What are some of the cues you use to teach dogs when they’re deaf?

The first thing to establish with them is eye contact. They will be reliant on your motions and hand gestures for the rest of their lives, so it is imperative to gain that eye contact trust first. Then, we move onto hand commands. I also always get to their level to reduce any feelings of intimidation and to build trust.

What is your background with teaching deaf dogs?

I started my journey 13 years ago with my own deaf puppy, Opal. I did not know she was deaf until after the adoption, and I remember being extremely nervous not knowing what to do with her. After a day, I realized that with movement and patience she was just like my other pups and fit into the pack perfectly! I found commands that worked for us and then developed them slowly to suit her needs. I remember having that fear of not knowing what to do, and now, I want to help erase that stigma of the deaf world for others and let them know that owning a deaf dog just takes some extra patience and time.

Have you ever volunteered and worked with another deaf dog anywhere else? 

Throughout the years I have assisted on multiple occasions with deaf dogs and assisting their families with comfortability in training.

Tell us about your own dogs at home:

Kinley is our 5 year old, and she is full of life, spunk and fun.

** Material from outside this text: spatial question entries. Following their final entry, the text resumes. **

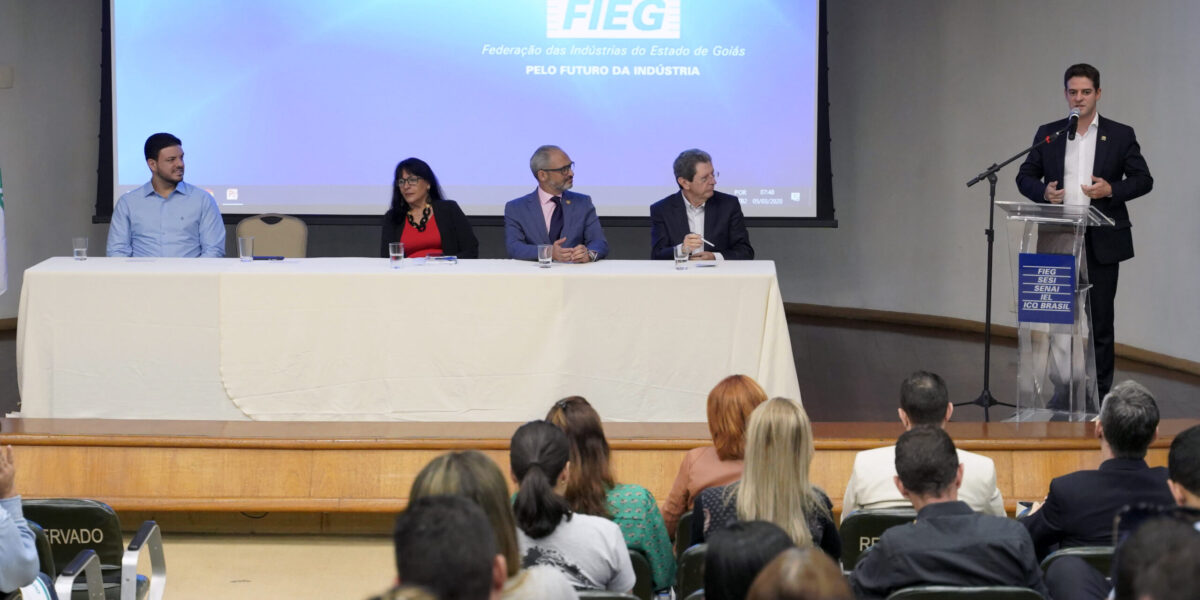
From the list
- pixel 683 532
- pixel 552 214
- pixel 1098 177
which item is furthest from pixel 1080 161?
pixel 683 532

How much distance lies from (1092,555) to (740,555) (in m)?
1.01

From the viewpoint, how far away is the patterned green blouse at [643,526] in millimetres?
2650

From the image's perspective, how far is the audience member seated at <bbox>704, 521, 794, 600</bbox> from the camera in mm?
1750

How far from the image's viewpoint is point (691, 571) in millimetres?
2502

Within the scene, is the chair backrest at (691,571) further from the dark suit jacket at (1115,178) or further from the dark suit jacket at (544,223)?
the dark suit jacket at (1115,178)

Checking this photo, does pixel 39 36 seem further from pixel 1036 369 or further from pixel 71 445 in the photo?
pixel 1036 369

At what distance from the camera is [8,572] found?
231 centimetres

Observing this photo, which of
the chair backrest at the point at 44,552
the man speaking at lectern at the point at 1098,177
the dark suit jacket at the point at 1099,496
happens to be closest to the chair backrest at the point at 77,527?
the chair backrest at the point at 44,552

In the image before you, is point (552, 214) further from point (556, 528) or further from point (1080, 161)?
point (556, 528)

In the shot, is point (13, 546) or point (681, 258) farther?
point (681, 258)

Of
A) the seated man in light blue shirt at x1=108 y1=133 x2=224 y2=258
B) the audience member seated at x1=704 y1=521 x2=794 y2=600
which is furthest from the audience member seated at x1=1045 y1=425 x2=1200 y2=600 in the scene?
the seated man in light blue shirt at x1=108 y1=133 x2=224 y2=258

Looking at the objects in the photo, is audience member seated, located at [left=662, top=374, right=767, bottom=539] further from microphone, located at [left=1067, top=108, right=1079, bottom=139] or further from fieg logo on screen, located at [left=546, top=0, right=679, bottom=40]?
fieg logo on screen, located at [left=546, top=0, right=679, bottom=40]

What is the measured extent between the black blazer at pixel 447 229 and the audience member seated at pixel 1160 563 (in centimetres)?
388

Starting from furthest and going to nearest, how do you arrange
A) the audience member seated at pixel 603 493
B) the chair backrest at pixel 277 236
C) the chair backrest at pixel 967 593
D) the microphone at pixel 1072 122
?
1. the chair backrest at pixel 277 236
2. the microphone at pixel 1072 122
3. the audience member seated at pixel 603 493
4. the chair backrest at pixel 967 593
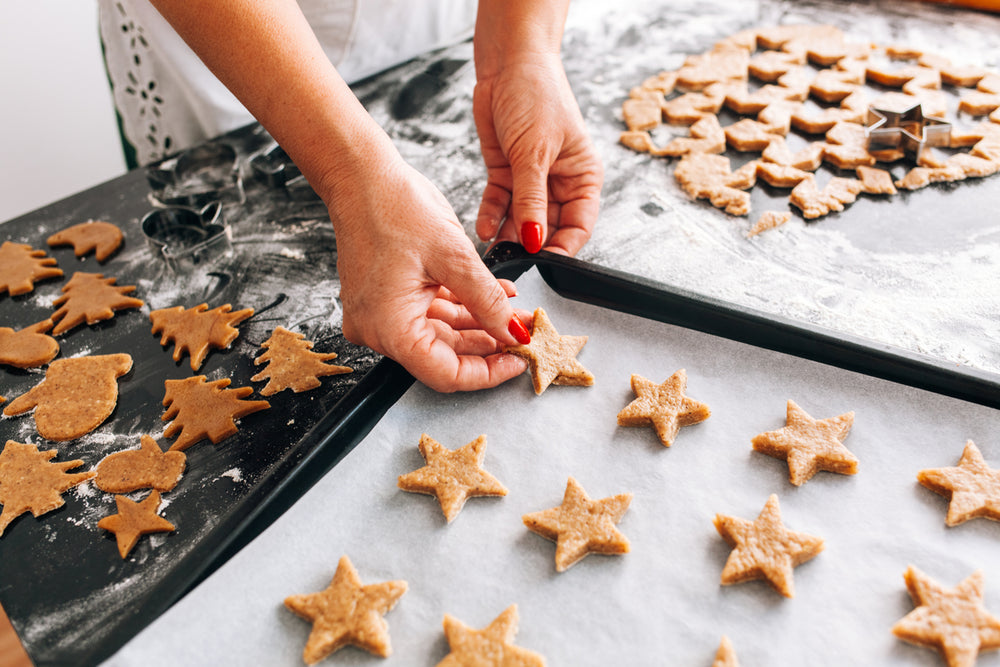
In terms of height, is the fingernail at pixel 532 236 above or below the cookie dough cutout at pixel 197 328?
above

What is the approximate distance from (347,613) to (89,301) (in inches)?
43.1

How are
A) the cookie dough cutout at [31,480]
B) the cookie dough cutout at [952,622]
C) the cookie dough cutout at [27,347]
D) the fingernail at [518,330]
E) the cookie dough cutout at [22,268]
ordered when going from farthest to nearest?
the cookie dough cutout at [22,268]
the cookie dough cutout at [27,347]
the fingernail at [518,330]
the cookie dough cutout at [31,480]
the cookie dough cutout at [952,622]

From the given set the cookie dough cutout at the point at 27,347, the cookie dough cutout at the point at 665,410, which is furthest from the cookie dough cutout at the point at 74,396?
the cookie dough cutout at the point at 665,410

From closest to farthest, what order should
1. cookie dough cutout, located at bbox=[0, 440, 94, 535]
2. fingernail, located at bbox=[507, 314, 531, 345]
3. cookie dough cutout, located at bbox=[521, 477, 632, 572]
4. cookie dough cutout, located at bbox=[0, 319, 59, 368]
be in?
cookie dough cutout, located at bbox=[521, 477, 632, 572]
cookie dough cutout, located at bbox=[0, 440, 94, 535]
fingernail, located at bbox=[507, 314, 531, 345]
cookie dough cutout, located at bbox=[0, 319, 59, 368]

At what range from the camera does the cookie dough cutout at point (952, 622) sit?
3.12 feet

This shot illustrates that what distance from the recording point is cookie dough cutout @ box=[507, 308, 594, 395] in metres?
1.36

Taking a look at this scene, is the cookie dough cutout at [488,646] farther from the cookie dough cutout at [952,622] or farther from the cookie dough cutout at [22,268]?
the cookie dough cutout at [22,268]

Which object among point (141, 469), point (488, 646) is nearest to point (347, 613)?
point (488, 646)

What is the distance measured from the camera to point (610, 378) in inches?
54.7

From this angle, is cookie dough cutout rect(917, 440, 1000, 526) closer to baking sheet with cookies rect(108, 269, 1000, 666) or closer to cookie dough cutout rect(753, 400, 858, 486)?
baking sheet with cookies rect(108, 269, 1000, 666)

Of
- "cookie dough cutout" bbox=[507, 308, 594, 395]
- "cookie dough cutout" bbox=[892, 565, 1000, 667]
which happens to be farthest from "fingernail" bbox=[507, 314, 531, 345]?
"cookie dough cutout" bbox=[892, 565, 1000, 667]

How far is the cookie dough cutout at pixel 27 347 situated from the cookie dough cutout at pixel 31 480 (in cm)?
24

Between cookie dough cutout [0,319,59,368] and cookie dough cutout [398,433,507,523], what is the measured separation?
926mm

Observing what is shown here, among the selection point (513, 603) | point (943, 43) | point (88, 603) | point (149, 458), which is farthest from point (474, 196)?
point (943, 43)
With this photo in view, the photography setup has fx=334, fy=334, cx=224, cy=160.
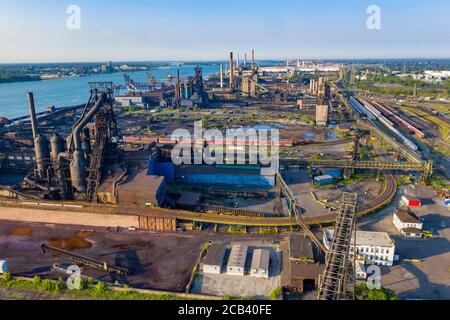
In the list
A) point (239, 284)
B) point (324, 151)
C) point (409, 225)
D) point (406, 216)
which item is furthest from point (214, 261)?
point (324, 151)

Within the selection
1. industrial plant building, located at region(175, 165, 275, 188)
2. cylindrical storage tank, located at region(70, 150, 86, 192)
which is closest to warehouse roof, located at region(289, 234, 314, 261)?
industrial plant building, located at region(175, 165, 275, 188)

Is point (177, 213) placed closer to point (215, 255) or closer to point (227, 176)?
point (215, 255)

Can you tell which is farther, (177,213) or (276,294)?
(177,213)

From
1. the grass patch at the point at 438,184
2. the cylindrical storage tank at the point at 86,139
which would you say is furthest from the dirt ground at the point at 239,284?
the grass patch at the point at 438,184

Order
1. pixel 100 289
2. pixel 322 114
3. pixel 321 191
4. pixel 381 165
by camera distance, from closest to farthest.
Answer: pixel 100 289
pixel 321 191
pixel 381 165
pixel 322 114

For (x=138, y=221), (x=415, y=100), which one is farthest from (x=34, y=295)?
(x=415, y=100)

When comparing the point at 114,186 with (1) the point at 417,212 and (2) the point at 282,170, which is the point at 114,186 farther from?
(1) the point at 417,212

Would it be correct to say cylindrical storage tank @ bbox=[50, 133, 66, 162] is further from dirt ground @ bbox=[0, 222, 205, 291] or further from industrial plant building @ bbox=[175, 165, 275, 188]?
industrial plant building @ bbox=[175, 165, 275, 188]
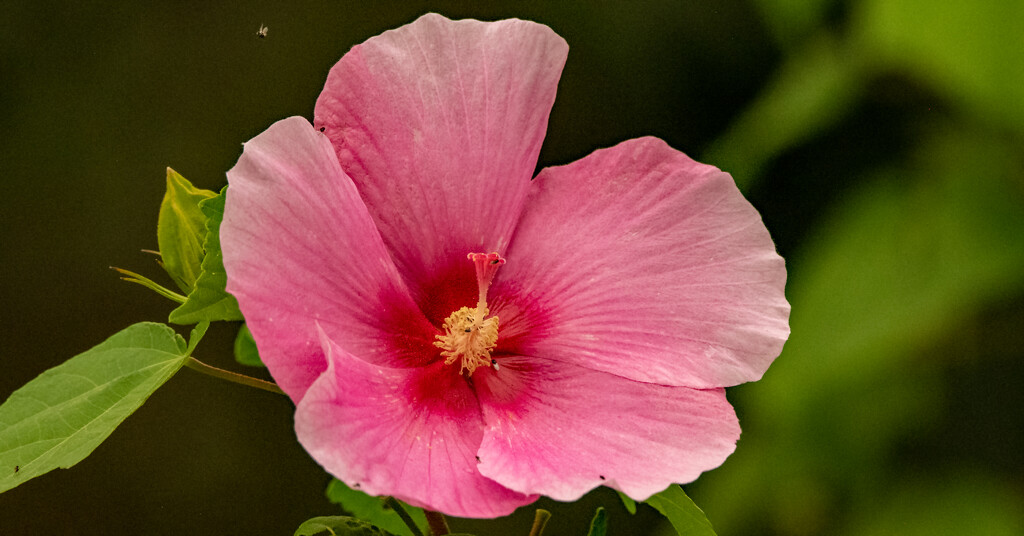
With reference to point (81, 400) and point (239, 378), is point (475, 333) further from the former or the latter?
point (81, 400)

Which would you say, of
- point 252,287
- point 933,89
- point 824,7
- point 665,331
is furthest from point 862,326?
point 252,287

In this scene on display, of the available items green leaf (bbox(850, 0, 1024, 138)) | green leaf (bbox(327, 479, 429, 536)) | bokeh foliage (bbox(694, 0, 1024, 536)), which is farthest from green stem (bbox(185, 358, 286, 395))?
green leaf (bbox(850, 0, 1024, 138))

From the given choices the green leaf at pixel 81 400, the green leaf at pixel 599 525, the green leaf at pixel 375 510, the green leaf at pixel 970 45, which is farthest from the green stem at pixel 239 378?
the green leaf at pixel 970 45

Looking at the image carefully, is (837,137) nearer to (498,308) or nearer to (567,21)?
(567,21)

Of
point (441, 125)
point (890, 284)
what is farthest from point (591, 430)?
point (890, 284)

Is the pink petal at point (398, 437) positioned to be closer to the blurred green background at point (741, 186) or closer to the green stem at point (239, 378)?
the green stem at point (239, 378)

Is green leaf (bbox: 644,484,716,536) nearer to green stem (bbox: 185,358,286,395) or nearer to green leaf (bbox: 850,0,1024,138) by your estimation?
green stem (bbox: 185,358,286,395)
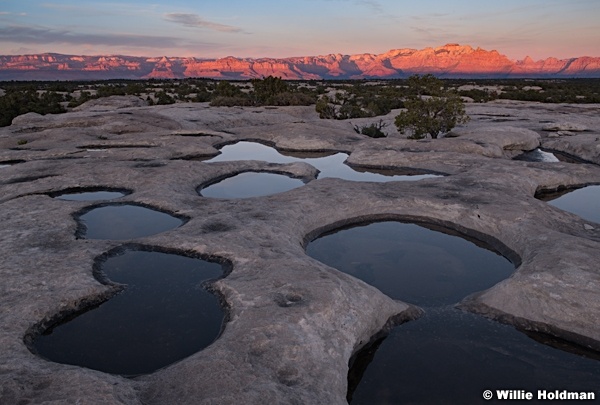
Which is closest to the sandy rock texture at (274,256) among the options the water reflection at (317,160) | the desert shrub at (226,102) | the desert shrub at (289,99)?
the water reflection at (317,160)

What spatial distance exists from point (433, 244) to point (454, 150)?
478 inches

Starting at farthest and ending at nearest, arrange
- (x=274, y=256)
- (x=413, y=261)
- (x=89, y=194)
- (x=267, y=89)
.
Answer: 1. (x=267, y=89)
2. (x=89, y=194)
3. (x=413, y=261)
4. (x=274, y=256)

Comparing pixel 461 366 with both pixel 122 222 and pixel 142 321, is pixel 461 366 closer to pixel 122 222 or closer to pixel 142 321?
pixel 142 321

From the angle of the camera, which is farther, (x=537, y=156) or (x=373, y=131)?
(x=373, y=131)

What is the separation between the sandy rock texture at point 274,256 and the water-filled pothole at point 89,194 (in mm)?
262

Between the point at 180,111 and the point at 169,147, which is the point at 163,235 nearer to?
the point at 169,147

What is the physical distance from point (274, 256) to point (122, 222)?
5740mm

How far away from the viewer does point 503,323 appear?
8.94 m

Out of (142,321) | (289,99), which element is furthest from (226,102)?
(142,321)

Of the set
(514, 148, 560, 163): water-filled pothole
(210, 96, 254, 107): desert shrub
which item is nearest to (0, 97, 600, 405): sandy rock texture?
(514, 148, 560, 163): water-filled pothole

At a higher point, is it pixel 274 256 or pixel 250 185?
pixel 274 256

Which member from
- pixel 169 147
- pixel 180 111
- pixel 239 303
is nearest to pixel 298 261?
pixel 239 303

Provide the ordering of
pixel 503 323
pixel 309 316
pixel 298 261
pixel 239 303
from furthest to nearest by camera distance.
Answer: pixel 298 261 < pixel 503 323 < pixel 239 303 < pixel 309 316

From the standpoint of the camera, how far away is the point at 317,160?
79.6 ft
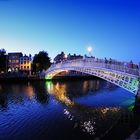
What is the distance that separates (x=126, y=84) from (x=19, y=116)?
12920 millimetres

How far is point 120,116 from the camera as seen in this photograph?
84.5ft

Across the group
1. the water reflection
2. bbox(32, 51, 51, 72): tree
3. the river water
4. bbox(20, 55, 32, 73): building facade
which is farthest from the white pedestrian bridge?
bbox(20, 55, 32, 73): building facade

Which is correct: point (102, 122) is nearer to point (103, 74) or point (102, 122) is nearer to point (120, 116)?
point (120, 116)

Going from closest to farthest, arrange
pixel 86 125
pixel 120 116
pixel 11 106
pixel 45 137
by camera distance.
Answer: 1. pixel 45 137
2. pixel 86 125
3. pixel 120 116
4. pixel 11 106

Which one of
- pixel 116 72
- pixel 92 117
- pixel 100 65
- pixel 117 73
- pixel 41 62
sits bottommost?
pixel 92 117

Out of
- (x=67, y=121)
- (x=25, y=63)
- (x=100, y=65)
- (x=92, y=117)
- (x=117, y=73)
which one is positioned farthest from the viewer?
(x=25, y=63)

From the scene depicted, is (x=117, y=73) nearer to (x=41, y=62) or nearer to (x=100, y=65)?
(x=100, y=65)

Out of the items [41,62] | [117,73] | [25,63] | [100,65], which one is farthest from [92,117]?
[25,63]

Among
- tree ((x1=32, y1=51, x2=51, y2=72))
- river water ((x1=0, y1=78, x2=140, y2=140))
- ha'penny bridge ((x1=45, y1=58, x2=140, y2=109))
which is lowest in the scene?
river water ((x1=0, y1=78, x2=140, y2=140))

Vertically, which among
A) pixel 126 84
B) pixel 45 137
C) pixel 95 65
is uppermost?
pixel 95 65

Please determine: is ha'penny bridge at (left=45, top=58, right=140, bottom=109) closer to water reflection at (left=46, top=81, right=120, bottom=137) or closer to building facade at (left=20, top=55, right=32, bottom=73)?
water reflection at (left=46, top=81, right=120, bottom=137)

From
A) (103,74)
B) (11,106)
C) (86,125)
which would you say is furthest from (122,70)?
(11,106)

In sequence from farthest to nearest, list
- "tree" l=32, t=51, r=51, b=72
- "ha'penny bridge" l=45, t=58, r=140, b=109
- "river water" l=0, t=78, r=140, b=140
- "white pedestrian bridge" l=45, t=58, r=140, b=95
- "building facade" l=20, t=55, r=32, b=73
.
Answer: "building facade" l=20, t=55, r=32, b=73 → "tree" l=32, t=51, r=51, b=72 → "white pedestrian bridge" l=45, t=58, r=140, b=95 → "ha'penny bridge" l=45, t=58, r=140, b=109 → "river water" l=0, t=78, r=140, b=140

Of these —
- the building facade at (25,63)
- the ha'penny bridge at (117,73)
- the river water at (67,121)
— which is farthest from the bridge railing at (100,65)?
the building facade at (25,63)
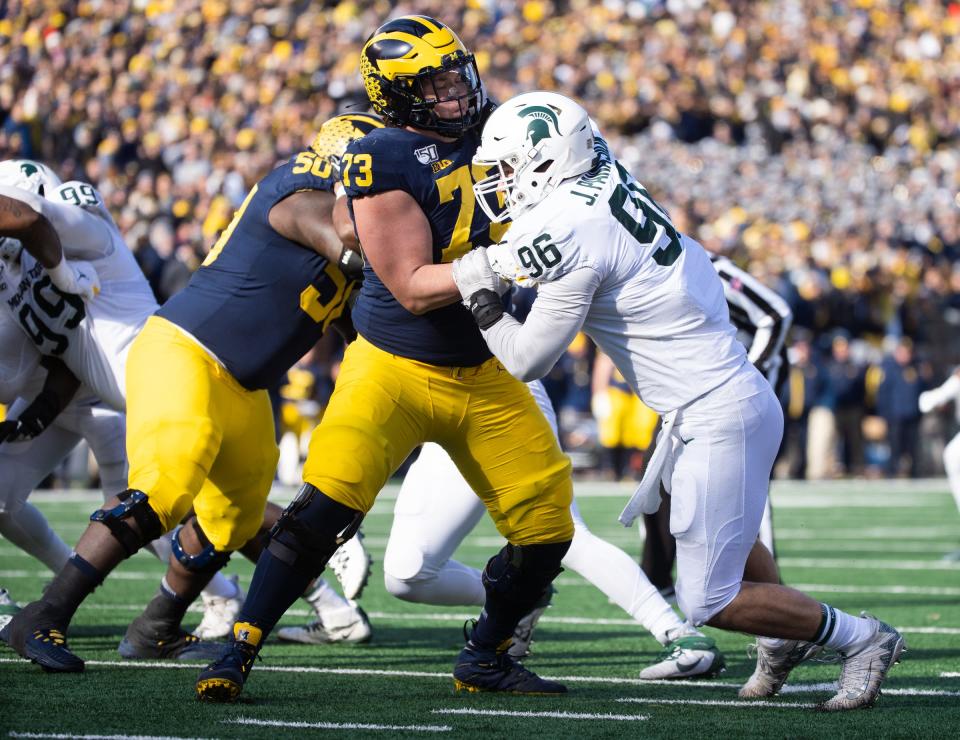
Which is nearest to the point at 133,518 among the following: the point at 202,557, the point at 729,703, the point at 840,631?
the point at 202,557

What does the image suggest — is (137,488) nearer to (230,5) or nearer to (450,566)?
(450,566)

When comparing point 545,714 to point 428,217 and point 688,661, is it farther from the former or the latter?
point 428,217

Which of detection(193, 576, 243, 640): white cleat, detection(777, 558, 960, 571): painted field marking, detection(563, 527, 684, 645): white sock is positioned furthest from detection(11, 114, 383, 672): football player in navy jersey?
detection(777, 558, 960, 571): painted field marking

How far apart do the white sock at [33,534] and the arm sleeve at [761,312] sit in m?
2.93

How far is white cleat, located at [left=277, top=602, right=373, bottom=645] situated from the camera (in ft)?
19.0

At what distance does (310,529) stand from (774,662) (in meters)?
1.40

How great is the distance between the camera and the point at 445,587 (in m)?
5.27

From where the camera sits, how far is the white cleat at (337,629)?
5785 mm

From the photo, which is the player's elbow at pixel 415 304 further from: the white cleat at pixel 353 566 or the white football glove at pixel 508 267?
the white cleat at pixel 353 566

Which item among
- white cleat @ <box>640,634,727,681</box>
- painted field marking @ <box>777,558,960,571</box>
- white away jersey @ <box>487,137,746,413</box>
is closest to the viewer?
white away jersey @ <box>487,137,746,413</box>

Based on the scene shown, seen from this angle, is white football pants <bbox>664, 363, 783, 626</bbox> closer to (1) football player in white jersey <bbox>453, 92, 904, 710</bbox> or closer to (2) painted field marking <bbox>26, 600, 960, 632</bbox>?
(1) football player in white jersey <bbox>453, 92, 904, 710</bbox>

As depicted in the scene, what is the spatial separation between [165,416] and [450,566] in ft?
4.33

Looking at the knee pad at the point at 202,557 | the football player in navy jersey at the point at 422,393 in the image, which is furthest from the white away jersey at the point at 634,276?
the knee pad at the point at 202,557

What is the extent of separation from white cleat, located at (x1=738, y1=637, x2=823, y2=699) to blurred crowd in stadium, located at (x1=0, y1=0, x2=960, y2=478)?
9.67 m
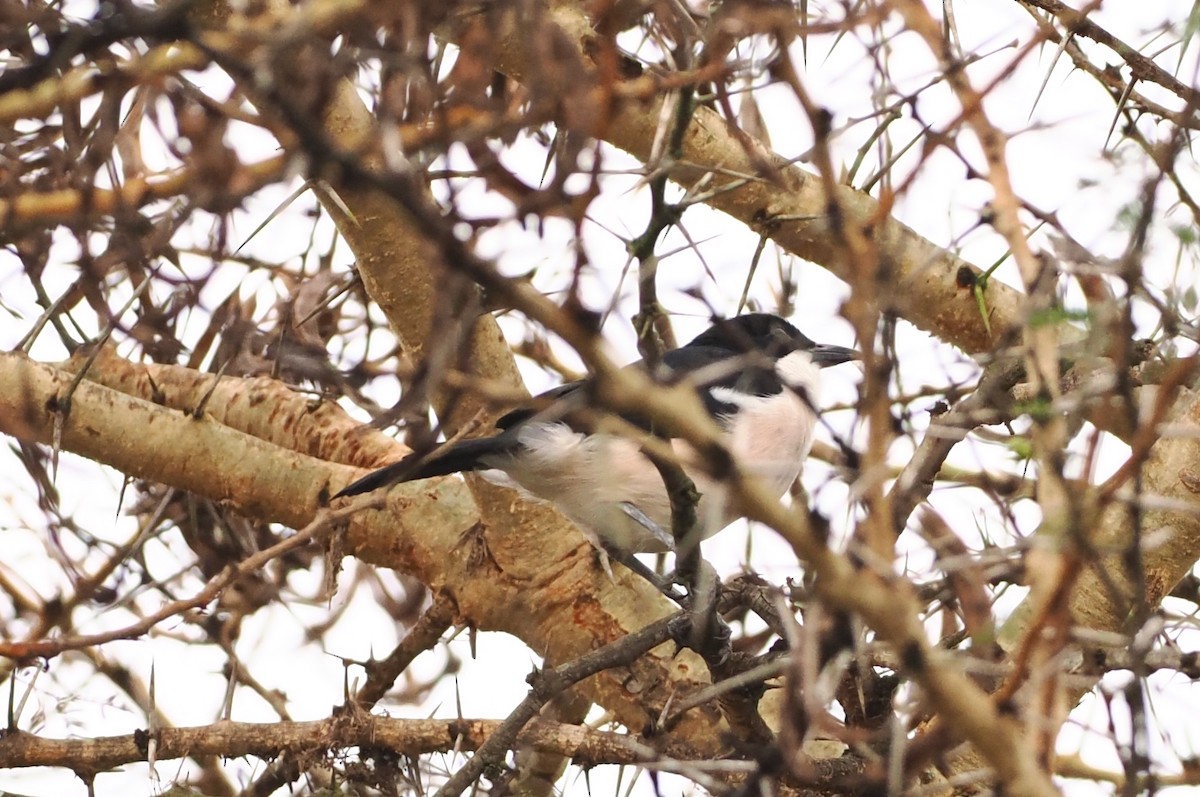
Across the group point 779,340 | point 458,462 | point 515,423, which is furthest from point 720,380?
point 458,462

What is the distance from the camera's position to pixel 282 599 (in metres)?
5.11

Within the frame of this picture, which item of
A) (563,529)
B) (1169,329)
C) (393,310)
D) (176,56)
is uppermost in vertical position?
(393,310)

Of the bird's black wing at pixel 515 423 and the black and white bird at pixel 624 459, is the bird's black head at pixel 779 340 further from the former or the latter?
the bird's black wing at pixel 515 423

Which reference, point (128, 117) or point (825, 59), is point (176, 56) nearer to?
point (128, 117)

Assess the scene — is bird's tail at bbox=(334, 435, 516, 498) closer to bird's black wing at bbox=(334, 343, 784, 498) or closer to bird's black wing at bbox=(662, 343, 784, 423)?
bird's black wing at bbox=(334, 343, 784, 498)

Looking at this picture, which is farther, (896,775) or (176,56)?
(176,56)

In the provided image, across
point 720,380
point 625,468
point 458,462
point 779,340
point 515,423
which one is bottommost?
point 458,462

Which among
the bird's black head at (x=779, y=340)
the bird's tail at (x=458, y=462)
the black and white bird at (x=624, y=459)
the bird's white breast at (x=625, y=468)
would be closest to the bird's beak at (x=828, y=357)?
the bird's black head at (x=779, y=340)

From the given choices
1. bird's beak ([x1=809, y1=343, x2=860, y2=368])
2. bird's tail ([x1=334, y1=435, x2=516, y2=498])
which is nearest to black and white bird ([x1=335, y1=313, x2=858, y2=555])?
bird's tail ([x1=334, y1=435, x2=516, y2=498])

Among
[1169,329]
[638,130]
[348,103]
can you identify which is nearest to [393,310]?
[348,103]

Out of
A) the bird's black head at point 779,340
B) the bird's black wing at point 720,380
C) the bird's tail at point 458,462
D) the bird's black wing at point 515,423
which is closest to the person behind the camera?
the bird's black wing at point 515,423

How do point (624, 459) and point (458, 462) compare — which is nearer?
point (458, 462)

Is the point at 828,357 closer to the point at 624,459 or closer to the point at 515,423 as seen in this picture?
the point at 624,459

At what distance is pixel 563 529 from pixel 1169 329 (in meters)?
2.54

Kali is our 2 year old and she is the happiest and most curious pup in town. They are both deaf and they both needed to be worked with in order to strengthen and develop their bond but it was a fantastic experience for us as a family.

What would you tell people about owning a deaf dog? What are some of the rewards? What are some of the challenges? What should they not be frightened of?

Having a dog is a wonderful feeling and experience. Having a deaf dog is a very different level of understanding, patience, trust and bonding. Dogs are extremely intelligent and in tune to what humans feel. They are inquisitive and watch every single thing we do. Deaf dogs rely on you for direction, safety, comfort and commands. They also can smell you coming about a mile from home—trust me! They crave to understand you, and more than likely will snuggle you to pieces. Deaf dogs sleep better when they are touching or laying close to the ones they love. Since they cannot hear you they do not want to lose sight of where you are going–do not be surprised when you move from room to room your deaf pup will too! The added bonus is they can go to concerts, lightning storms do not bother them, nor do loud homes with constant noise. Once they find their internal comfort and peace in their new surroundings the blossoming begins. It starts with trust and ends with love.